Surrogate models have been introduced and investigated with the aid of the simulated and real data in connection with the quadratic response surfaces in Bucher and Bourgund (1990), Kim and Na (1997) and Das and Zheng (2000), in context of support vector machines in Hurtado (2004), Deheeger and Lemaire (2010) and Bourinet et al. (2011) in connection with neural networks in Papadrakakis and Lagaros (2002), and in context of kriging in Kaymaz (2005) and Bichon et al. (2008).

Under the assumption that we have \(\bar{m}(X)=Y\), the above estimates have been theoretically analyzed in Devroye et al. (2013), Bott et al. (2015), Felber et al. (2015a, b), Enss et al. (2016) and Kohler and Krzyżak (2018).

However, in practice there usually will be an error in the approximation of Y by \(\bar{m}(X)\), and it is unclear how this error influences the error of the quantile and density estimates.

Data excerpts:
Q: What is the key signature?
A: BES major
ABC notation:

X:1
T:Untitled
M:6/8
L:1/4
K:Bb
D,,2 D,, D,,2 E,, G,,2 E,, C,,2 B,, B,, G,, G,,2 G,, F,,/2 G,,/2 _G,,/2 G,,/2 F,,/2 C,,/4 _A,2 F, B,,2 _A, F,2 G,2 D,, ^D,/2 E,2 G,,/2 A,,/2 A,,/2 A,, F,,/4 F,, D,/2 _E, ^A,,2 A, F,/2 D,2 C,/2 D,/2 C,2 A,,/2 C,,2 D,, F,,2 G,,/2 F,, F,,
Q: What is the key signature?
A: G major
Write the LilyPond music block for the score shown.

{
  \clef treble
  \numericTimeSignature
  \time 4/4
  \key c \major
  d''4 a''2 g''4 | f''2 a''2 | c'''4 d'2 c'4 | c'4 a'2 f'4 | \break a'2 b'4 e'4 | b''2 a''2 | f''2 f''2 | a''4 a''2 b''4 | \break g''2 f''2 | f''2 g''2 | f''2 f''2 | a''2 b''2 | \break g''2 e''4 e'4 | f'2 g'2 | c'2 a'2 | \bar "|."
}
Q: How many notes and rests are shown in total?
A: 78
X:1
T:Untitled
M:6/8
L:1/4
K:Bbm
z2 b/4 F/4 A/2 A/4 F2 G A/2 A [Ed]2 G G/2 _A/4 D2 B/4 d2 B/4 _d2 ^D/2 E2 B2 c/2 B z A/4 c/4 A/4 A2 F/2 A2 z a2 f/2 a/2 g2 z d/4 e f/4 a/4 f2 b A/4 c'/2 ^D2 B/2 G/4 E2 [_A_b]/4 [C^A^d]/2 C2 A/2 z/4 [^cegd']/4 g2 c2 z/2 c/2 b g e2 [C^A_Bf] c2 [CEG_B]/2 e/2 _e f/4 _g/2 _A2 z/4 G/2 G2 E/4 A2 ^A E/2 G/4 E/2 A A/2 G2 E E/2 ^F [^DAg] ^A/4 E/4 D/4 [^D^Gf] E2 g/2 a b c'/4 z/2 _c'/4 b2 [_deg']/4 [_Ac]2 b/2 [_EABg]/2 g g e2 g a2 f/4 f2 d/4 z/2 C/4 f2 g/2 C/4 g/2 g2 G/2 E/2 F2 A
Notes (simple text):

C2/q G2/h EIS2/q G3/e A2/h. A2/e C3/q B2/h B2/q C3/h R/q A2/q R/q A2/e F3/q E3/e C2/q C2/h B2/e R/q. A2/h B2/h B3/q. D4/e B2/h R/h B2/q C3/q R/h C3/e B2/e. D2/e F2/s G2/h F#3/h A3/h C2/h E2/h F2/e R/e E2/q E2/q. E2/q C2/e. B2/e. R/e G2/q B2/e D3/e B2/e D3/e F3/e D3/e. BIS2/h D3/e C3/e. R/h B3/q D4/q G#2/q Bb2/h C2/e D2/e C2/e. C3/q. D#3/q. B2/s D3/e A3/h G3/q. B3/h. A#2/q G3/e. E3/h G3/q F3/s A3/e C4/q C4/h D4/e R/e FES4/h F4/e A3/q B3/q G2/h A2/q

Required task A:
Please rewrite the passage on surrogate models from "Surrogate models have" through "Bichon et al. (2008).", changing "kriging" to "Gaussian process regression".
Required task B:
Answer these questions using the passage on surrogate models:
(i) Which work is cited for surrogate models in connection with neural networks?
(ii) Which 2013 work theoretically analyzed the estimates?
(iii) What does the passage call unclear?
Required task C:
Decide whether each statement agrees with the passage on surrogate models. Support each yes or no with the words that settle it.
(i) Hurtado (2004) is cited for support vector machines.
(ii) Kaymaz (2005) is cited for quadratic response surfaces.
(iii) The passage says that in practice there is usually no error in approximating Y.

Full response A:
Surrogate models have been introduced and investigated with the aid of the simulated and real data in connection with the quadratic response surfaces in Bucher and Bourgund (1990), Kim and Na (1997) and Das and Zheng (2000), in context of support vector machines in Hurtado (2004), Deheeger and Lemaire (2010) and Bourinet et al. (2011) in connection with neural networks in Papadrakakis and Lagaros (2002), and in context of Gaussian process regression in Kaymaz (2005) and Bichon et al. (2008).

Full response B:
(i) Papadrakakis and Lagaros (2002)
(ii) Devroye et al. (2013)
(iii) How the error in approximating Y by the surrogate influences the error of the quantile and density estimates

Full response C:
(i) Yes: "in context of support vector machines in Hurtado (2004)"
(ii) No: "in context of kriging in Kaymaz (2005)"
(iii) No: "in practice there usually will be an error in the approximation of Y"